The large language model (LLM) industry is racing to rid themselves of glaring weaknesses that hamper broader use cases.
OpenAI released a paper designed to improve legibility and verification so humans can better evaluate them. In a nutshell, OpenAI researchers pitted models against each other via a "Prover-Verifier" game that enhanced the ability for LLMs to show their work.
In a blog post, OpenAI said:
"We found that when we optimize the problem-solving process of strong models solely for getting the correct answer, the resulting solutions can become harder to understand. In fact, when we asked human evaluators with limited time to assess these highly optimized solutions, they made nearly twice as many errors compared to when they evaluated less optimized solutions. This finding highlights the importance of not just correctness, but also clarity and ease of verification in AI-generated text."
OpenAI then deployed the prover-verifier games that involve one model that generates a solution and another verifier that checks for accuracy. The goal was to ensure answers were right and make them easier to verify by humans and other models.

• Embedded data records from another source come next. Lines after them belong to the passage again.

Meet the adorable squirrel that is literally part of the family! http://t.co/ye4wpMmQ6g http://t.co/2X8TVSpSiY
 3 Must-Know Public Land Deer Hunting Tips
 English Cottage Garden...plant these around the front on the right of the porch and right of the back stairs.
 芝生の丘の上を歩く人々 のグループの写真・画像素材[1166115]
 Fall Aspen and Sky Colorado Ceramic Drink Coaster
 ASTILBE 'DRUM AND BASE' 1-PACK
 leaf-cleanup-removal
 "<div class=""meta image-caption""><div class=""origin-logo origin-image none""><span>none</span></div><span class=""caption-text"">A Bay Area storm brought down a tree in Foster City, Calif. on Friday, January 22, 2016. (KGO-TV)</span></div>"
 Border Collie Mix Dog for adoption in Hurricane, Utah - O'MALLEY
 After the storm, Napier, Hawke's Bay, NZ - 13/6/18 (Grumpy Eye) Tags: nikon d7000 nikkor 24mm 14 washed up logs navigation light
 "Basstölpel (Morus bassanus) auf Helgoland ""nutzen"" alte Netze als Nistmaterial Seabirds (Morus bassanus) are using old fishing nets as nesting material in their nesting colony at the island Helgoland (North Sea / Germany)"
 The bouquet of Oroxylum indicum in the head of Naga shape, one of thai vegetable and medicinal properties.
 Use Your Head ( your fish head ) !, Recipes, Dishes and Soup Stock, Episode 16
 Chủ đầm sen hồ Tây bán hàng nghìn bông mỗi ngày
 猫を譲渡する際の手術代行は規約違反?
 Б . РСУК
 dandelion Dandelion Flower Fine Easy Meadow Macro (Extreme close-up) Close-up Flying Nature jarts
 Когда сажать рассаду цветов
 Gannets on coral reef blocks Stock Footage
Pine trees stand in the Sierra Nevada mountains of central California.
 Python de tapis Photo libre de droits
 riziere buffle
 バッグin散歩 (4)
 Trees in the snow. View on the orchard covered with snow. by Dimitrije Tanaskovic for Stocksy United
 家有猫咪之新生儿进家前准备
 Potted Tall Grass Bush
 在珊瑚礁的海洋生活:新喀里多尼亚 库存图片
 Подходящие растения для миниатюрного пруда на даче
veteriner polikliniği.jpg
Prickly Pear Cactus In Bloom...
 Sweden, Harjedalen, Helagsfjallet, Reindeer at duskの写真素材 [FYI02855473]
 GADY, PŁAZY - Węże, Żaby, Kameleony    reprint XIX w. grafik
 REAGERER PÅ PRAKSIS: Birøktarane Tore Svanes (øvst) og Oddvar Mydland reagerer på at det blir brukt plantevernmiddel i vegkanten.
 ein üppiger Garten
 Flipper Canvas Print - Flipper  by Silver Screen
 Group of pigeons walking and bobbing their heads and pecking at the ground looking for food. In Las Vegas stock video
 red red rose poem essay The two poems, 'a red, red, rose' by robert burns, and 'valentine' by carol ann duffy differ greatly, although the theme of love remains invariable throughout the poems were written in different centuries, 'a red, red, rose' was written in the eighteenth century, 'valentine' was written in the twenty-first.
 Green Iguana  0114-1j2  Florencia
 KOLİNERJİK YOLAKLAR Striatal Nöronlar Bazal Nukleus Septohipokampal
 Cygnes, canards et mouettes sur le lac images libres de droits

According to OpenAI, the ability to verify answers will improve trust and pave the way for autonomous AI systems. The methodology from OpenAI is just a first step and models still require grounding.
Mistral AI also released Mathstral, a model that's designed to "bolster efforts in advanced mathematical problems requiring complex, multi-step logical reasoning."
In a blog post, Mistral AI said Mathstral is built on Mistral 7B but specializes in STEM subjects. The company added that Mathstral highlights the benefits of building models for specific purposes.
Mathstral, which is released under an Apache 2.0 license, outscored most models on math reasoning.
With developments moving quickly it's clear that LLM creators are quickly looking to enable more complex problem solving that'll benefit enterprises.